He also suggests that we inherit Archetypes, or patterns recognized in human behavior, from the collective unconscious. Jung’s idea basically suggests that we perform certain behaviors and harbor certain ideas because they follow the pattern of early man.

Every society around today has descended from a tribal, nomadic culture. When our societies were small groups of people wandering the harsh terrain, there was little or no protection from the elements or from wildlife. The best way to be protected was to amass the largest number of protectors for the tribe. Male warrior types were able to protect the tribe, and thus the tribe’s ability to procreate.

Many times, although there were enough things to worry about, tribes were at war with each other. Competing for food and resources led to an all out need for dominance. Once a tribe was bested, it was absorbed by the winning tribe, adding warriors and more eligible women to the existing lot. This only made the tribe more powerful, and more able to best anyone who came along.

Today, the wars have moved from the savanna to the Board Room. The wars are usually sans-spear, and the participants wear ties and jackets in lieu of loincloths. However, I am struggling to find many more differences than these. We’ve applied the terms “Mergers and Acquisitions,” but the premise is the same. The stronger companies taking over weaker companies in order to increase their influence, and to better be able to fight off the next competitor. Instead of fighting for food and resources, we are now fighting for the bottom line.

My red-blooded, capitalist readers are asking “What’s wrong with that?”

There is nothing wrong with fueling the bottom line, but doing it in a combative, head butting way only poisons our corporate culture. It pits company against company and employee against employee instead of promoting team work and customer focus.
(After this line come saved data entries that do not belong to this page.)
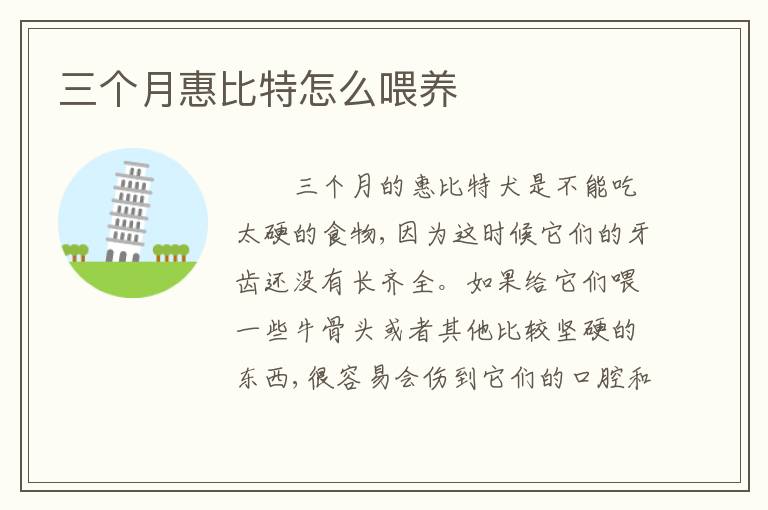 三个月惠比特怎么喂养

三个月的惠比特犬是不能吃太硬的食物，因为这时候它们的牙齿还没有长齐全。如果给它们喂一些牛骨头或者其他比较坚硬的东西，很容易会伤到它们的口腔和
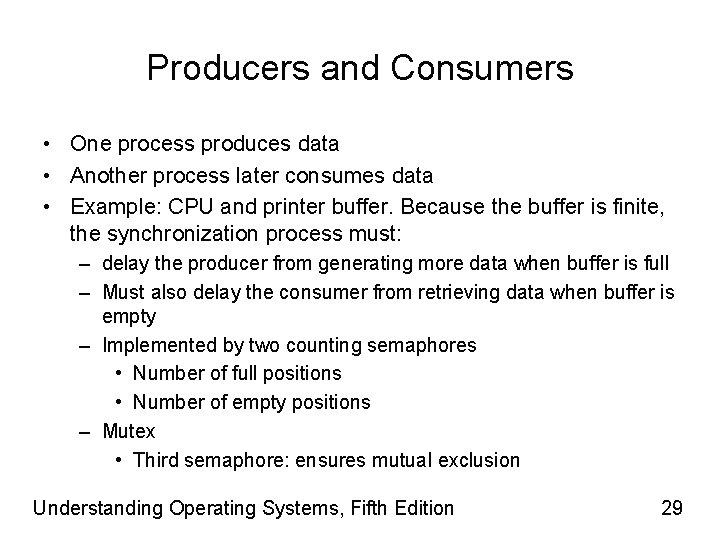 Producers and Consumers

• One process produces data
• Another process later consumes data
• Example: CPU and printer buffer. Because the buffer is finite, the synchronization process must:
– delay the producer from generating more data when buffer is full
– Must also delay the consumer from retrieving data when buffer is empty
– Implemented by two counting semaphores
• Number of full positions
• Number of empty positions
– Mutex
• Third semaphore: ensures mutual exclusion

Understanding Operating Systems, Fifth Edition

29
When we put our focus on “winning” and “growth” and “profits” it takes our focus off the most important thing, and the thing that will most likely help make us money: keeping the customer happy.

Refusing to participate in these corporate war games will allow everyone in an organization to work together toward a common goal. Instead of plotting and scheming behind each other’s backs, employees will be working for the common good.

As far as mergers go, two companies joining together may not be a bad idea. Are their cultures similar? Do they have similar goals? Can joining the two be mutually advantageous for both parties and contribute something genuine to the culture? If so, I think merging can be a positive step.

However, we must constantly self-examine, and understand our desires to conquer others. If we just want to fuel our own power and position, then we have advanced no further than our tribal ancestors.